O ex-ministro da Saúde Luiz Henrique Mandetta (DEMMS) chamou de “tragédia” e de “pior dos mundos” a alteração pelo governo federal da forma de divulgação dos dados de covid-19. “Parece que estão querendo fazer uma cirurgia nos números dos protocolos públicos. Não informar significa o Estado ser mais nocivo do que a doença”, disse Mandetta, em live da faculdade IDP, de Brasília.


Em sua fala, Mandetta também criticou a possibilidade de o País deixar a Organização Mundial de Saúde – como havia sugerido o presidente Bolsonaro na semana passada, nos passos do presidente americano, Donald Trump. Ontem, o Ministério da Saúde passou a restringir as informações disponíveis em sua página na internet que mantém sobre informações a respeito da pandemia.
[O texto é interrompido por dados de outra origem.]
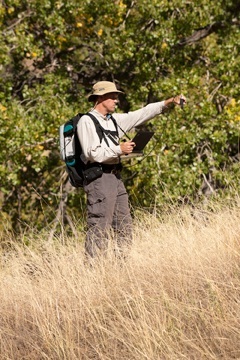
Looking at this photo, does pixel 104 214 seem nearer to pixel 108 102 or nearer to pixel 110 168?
pixel 110 168

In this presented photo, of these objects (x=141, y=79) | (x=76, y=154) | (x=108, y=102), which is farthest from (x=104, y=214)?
(x=141, y=79)

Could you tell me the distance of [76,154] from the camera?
6312 millimetres

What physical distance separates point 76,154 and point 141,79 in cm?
471

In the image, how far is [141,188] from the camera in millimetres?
10523

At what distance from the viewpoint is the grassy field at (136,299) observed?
4434 millimetres

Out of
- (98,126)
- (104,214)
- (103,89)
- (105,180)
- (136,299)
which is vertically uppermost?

Depois de retirar do ar por um dia, o endereço exibe agora apenas as informações sobre os casos de pessoas recuperadas da doença, novas contaminações e óbitos. Todas as demais informações históricas e dados acumulados foram omitidos.

O ex-chefe da pasta da Saúde desferiu uma série de críticas após ser questionado, na live, especificamente, sobre a restrição das informações. Ele classificou como estratégia política com intenção de “esconder números, manipular os números, não deixar notícias ruins” e disse que isso é prejudicial para o cidadão. “O direito à informação é quase como um direito que ele tem para conseguir se prevenir daquela doença infecciosa, como ele contrai, o que ele pode fazer. O que acontece na sua cidade, no seu bairro, no serviço público, como está funcionado, cada um deles, para que ele possa se portar enquanto cidadão, sabedor dos riscos”, comentou o ex-ministro.

Mandetta criticou diretamente a gestão militar no comando da saúde. “O SUS (Sistema Único de Saúde) não foi conquistado, ele está sendo temporariamente ocupado por pessoas que têm uma excelente formação para o campo militar, mas não têm nenhuma formação para o campo da saúde pública”, disse. “Em guerras, militares são muito acostumados a construir bunkers de segredos inacessíveis. Mas, na guerra contra vírus, a informação compõe a primeira linha de defesa do indivíduo”, afirmou, destacando estar preocupado que os atuais responsáveis por conduzir a saúde possam estar lá apenas “cumprindo missão”. “Se essa missão é se passar por sonegar as informações, colocá-las em horário inacessível, ou rever, torturar os números para que eles confessem verdades que entendam que sejam as que melhor se encaixam para o momento, talvez seja isso que a gente vá presenciar: uma grande noite da ciência”, afirmou.

Fazendo um paralelo, o ministro disse que o regime militar escondeu informações sobre uma epidemia de meningite em 1975. “É uma tragédia o que a gente está vendo agora, o desmanche da informação”, afirmou. “Por mais que eles queiram retirar do ministério, podem os conselhos nacionais de secretários estaduais de Saúde transmitir as informações. É da transmissão de informações que se ganha credibilidade”, frisou. Mandetta finalizou ressaltando que o coronavírus pode estar causando um “genocídio” da população indígena no País.